▶ _WORK INSTRUCTION A_
List every number or range that the Suzy Q strain description gives for THC content, CBD content, or the ratio between them.
▶ _WORK INSTRUCTION B_
Carry on the Suzy Q strain description from its last sentence.
====== EXTRACT TO READ ======
The Buzz Without the Buzz
Suzy Q clocks in at a whopping 0.3-1.5% THC with 10-18% CBD, giving you a 10:1 to 30:1 CBD:THC ratio. Translation: you can smoke this and still function like a competent adult. No existential crises, no sudden urge to reorganize your sock drawer—just pure, unadulterated chill. It's the cannabis equivalent of a weighted blanket in flower form.
Effects: Functional Human Mode Activated
Expect a gentle wave of relaxation that won't send you to the couch or make you contemplate the universe. It's like your anxiety took a Xanax and your body booked a spa day, but your brain stayed completely sober. Perfect for daytime use when you need to pretend you're a productive member of society while secretly being medicated. The only thing you'll be paranoid about is whether you locked your car (you did).
====== EXCERPTED DATA ======
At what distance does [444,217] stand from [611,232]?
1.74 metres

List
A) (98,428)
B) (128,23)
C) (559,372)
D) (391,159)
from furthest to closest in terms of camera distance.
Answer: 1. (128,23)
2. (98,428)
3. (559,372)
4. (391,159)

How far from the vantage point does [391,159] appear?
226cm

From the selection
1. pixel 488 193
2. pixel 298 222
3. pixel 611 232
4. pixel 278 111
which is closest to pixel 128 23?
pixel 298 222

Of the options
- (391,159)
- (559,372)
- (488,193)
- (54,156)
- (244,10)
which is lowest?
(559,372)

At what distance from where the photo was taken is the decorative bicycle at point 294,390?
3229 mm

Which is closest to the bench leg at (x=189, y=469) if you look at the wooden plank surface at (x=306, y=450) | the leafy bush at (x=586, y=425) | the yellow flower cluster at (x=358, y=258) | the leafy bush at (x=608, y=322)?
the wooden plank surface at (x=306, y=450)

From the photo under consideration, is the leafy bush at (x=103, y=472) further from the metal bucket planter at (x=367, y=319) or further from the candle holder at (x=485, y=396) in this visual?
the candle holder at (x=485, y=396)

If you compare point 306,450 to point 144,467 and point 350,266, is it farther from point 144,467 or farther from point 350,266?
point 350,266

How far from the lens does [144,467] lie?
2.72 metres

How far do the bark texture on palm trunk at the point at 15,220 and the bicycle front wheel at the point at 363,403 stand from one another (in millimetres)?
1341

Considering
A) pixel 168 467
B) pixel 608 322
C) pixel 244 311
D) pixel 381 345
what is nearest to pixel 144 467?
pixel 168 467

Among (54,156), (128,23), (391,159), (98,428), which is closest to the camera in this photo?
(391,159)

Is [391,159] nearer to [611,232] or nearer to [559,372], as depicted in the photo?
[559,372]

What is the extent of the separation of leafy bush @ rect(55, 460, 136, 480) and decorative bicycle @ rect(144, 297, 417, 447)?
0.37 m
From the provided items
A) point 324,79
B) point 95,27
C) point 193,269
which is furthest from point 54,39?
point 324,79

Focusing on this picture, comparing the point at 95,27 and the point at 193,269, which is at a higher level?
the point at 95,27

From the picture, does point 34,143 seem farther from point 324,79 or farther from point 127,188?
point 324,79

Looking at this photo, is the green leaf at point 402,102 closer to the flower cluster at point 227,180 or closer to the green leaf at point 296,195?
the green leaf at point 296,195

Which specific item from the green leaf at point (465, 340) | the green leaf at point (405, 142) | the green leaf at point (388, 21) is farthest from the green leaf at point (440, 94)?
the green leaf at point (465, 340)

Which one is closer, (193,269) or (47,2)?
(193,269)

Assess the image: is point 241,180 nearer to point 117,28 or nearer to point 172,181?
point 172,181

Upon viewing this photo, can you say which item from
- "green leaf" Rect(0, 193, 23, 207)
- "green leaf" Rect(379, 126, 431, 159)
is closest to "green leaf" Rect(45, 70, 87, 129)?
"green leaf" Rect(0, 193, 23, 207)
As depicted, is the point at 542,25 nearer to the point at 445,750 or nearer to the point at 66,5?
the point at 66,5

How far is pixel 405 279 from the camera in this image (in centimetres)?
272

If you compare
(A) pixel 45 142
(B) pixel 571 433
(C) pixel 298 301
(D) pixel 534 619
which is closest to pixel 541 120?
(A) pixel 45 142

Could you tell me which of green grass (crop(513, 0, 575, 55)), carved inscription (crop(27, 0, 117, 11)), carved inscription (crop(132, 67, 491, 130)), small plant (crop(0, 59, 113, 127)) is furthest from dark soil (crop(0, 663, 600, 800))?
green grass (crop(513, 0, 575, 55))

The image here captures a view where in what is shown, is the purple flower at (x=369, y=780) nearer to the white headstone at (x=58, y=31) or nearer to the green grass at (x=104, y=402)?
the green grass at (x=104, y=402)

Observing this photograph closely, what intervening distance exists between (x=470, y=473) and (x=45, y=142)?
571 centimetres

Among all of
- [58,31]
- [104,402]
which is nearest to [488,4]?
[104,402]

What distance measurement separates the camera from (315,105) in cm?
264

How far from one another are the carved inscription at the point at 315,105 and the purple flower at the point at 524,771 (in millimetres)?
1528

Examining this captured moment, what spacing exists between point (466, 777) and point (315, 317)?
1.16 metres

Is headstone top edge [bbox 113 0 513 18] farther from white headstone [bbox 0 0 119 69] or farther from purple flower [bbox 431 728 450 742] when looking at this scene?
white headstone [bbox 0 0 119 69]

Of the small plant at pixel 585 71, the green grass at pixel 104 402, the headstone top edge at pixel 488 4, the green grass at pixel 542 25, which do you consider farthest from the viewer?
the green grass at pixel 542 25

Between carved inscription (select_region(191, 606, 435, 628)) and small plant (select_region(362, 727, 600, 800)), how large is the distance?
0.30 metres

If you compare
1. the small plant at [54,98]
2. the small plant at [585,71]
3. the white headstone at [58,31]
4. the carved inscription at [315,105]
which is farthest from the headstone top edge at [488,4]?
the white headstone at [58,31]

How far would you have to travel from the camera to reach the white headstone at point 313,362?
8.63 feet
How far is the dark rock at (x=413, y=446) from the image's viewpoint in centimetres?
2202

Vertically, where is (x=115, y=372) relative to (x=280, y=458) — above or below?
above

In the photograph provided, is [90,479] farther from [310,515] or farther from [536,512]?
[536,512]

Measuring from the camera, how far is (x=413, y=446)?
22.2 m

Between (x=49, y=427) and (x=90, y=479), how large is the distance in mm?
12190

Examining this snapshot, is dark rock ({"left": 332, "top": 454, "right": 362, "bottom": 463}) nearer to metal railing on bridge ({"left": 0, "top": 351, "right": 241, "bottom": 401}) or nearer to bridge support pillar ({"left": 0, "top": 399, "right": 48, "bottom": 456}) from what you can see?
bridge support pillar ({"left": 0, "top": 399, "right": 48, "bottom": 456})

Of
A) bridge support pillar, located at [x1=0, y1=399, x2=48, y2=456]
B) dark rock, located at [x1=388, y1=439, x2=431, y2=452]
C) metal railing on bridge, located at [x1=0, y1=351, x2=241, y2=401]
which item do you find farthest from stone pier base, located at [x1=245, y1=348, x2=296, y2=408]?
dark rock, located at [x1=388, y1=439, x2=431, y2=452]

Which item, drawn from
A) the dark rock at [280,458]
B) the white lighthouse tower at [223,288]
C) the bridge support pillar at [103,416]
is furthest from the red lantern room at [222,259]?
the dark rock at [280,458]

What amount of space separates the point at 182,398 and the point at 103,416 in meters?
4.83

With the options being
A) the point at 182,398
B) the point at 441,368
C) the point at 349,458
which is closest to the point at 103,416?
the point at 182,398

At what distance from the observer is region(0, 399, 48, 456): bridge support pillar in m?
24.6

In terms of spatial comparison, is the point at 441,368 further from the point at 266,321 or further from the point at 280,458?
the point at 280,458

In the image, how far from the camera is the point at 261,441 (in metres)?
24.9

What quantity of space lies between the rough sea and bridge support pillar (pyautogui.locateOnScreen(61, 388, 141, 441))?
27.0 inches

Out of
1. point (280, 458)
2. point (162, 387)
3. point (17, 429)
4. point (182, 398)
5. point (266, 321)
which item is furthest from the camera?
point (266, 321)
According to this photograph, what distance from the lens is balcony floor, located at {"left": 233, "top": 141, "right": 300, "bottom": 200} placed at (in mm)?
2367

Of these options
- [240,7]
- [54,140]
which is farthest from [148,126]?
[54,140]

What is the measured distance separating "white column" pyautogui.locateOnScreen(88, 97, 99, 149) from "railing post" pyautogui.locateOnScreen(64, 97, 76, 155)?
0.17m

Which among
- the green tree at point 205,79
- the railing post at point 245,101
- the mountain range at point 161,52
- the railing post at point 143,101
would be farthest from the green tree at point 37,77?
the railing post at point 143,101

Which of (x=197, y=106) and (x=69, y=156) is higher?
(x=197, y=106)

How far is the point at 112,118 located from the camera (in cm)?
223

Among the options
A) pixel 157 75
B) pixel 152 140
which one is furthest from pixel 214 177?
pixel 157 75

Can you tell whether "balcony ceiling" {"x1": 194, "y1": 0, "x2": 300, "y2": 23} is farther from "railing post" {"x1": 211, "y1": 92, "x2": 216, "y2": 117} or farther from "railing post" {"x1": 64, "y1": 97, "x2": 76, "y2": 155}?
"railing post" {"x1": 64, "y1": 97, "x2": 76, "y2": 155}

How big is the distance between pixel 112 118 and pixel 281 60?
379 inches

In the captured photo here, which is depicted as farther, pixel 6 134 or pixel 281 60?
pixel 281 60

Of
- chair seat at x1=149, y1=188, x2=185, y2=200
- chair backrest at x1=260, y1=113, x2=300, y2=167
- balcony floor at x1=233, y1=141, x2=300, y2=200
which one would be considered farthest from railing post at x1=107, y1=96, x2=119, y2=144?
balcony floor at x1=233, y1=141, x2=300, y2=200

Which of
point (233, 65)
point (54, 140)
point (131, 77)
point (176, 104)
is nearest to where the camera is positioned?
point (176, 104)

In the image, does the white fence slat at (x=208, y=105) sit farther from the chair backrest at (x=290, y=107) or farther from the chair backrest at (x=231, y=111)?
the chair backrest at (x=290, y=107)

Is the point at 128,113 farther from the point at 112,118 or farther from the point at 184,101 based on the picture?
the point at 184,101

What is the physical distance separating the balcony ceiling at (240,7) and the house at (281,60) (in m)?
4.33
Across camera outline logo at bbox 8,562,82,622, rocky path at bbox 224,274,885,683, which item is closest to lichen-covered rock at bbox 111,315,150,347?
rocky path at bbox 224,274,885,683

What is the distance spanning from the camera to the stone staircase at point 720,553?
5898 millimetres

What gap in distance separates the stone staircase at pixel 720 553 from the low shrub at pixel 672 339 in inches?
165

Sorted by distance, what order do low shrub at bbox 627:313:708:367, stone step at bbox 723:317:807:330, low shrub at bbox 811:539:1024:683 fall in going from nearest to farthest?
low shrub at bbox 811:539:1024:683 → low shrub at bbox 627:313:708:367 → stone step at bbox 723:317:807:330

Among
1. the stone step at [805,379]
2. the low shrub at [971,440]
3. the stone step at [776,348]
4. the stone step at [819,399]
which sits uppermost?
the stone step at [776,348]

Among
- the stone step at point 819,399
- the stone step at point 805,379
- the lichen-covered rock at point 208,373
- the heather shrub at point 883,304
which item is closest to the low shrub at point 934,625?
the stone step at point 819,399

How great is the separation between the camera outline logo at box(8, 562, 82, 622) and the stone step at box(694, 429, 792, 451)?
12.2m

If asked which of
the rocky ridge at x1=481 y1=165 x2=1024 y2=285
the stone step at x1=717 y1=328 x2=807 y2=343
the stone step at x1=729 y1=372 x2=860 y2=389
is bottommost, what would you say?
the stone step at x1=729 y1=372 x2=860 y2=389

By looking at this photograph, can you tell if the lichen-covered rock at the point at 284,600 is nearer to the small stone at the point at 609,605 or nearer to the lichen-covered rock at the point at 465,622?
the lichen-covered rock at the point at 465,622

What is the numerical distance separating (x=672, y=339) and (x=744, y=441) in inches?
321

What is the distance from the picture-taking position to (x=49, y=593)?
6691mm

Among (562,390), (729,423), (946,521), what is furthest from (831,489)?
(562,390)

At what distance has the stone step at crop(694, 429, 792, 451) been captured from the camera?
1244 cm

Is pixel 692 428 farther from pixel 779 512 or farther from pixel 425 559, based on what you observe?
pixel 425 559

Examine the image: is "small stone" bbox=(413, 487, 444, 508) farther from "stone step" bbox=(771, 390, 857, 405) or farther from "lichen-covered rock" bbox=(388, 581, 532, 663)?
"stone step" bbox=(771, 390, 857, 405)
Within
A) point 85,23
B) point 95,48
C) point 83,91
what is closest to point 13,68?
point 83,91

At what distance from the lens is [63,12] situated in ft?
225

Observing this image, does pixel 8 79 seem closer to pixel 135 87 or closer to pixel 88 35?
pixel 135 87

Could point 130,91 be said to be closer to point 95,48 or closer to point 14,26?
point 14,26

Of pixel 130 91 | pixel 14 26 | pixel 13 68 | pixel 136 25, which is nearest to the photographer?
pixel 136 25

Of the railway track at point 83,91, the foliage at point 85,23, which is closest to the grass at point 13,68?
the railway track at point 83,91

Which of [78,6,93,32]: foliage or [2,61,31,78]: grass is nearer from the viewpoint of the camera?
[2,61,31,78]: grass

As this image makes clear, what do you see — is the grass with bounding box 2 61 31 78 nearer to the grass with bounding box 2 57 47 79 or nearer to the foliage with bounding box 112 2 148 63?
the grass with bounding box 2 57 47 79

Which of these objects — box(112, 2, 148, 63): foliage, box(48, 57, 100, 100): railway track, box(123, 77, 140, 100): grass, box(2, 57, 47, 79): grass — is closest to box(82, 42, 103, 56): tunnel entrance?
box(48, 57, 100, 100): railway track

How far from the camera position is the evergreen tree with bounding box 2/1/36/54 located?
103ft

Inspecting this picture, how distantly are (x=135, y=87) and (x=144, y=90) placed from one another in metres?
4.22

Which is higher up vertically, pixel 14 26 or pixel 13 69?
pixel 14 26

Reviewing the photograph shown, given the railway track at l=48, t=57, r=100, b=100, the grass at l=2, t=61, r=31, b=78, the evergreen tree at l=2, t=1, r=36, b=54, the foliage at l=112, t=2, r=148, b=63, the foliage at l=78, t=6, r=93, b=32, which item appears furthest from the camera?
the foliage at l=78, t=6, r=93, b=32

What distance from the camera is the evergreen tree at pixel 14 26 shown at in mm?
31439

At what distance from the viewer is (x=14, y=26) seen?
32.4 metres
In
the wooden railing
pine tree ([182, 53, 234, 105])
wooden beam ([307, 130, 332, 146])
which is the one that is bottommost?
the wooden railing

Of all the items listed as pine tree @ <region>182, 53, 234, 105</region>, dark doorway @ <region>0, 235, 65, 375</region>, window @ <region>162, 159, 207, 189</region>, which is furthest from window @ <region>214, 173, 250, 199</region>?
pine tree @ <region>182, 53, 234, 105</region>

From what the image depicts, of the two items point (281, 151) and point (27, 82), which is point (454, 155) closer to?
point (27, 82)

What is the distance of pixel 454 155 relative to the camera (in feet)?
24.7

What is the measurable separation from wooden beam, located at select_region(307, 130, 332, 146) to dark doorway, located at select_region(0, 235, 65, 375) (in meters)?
======
▶ _ANSWER SECTION A_
- 0.3-1.5% THC
- 10-18% CBD
- 10:1 to 30:1 CBD:THC ratio

▶ _ANSWER SECTION B_
Flavor: Classic Cannabis, Hold the Panic
Think pine forest meets spice rack with a whisper of citrus—basically, it smells like your cool uncle's jacket pocket in 1995. The dominant terpenes (β-caryophyllene, humulene, and pinene) deliver woody, peppery notes with a pine-fresh finish. It's what cannabis tasted like before breeders started making everything smell like a candy store had a baby with a fruit salad.
Growing: Easier Than Your Houseplants
This medium-height hybrid grows like it majored in reliability. Indoor plants top out at 80-140 cm, outdoor can hit 180-250 cm—basically the height difference between Tom Holland and The Rock. The buds are dense, frosty, and surprisingly pretty for a CBD strain, with forest-green nugs sporting copper pistils. Pro tip: go easy on the nitrogen unless you want your plants looking like they joined the Hulk's gym.
Medical: Doctor Approved, Mom Approved
Originally bred for epilepsy patients, Suzy Q became the go-to for anyone who wants cannabis benefits without the THC-induced commentary on the nature of existence. It's particularly popular with anxiety sufferers, chronic pain warriors, and people whose mothers finally agreed to try "the marijuana." The consistent CBD levels mean you're getting medicine, not a mystery box of cannabinoids.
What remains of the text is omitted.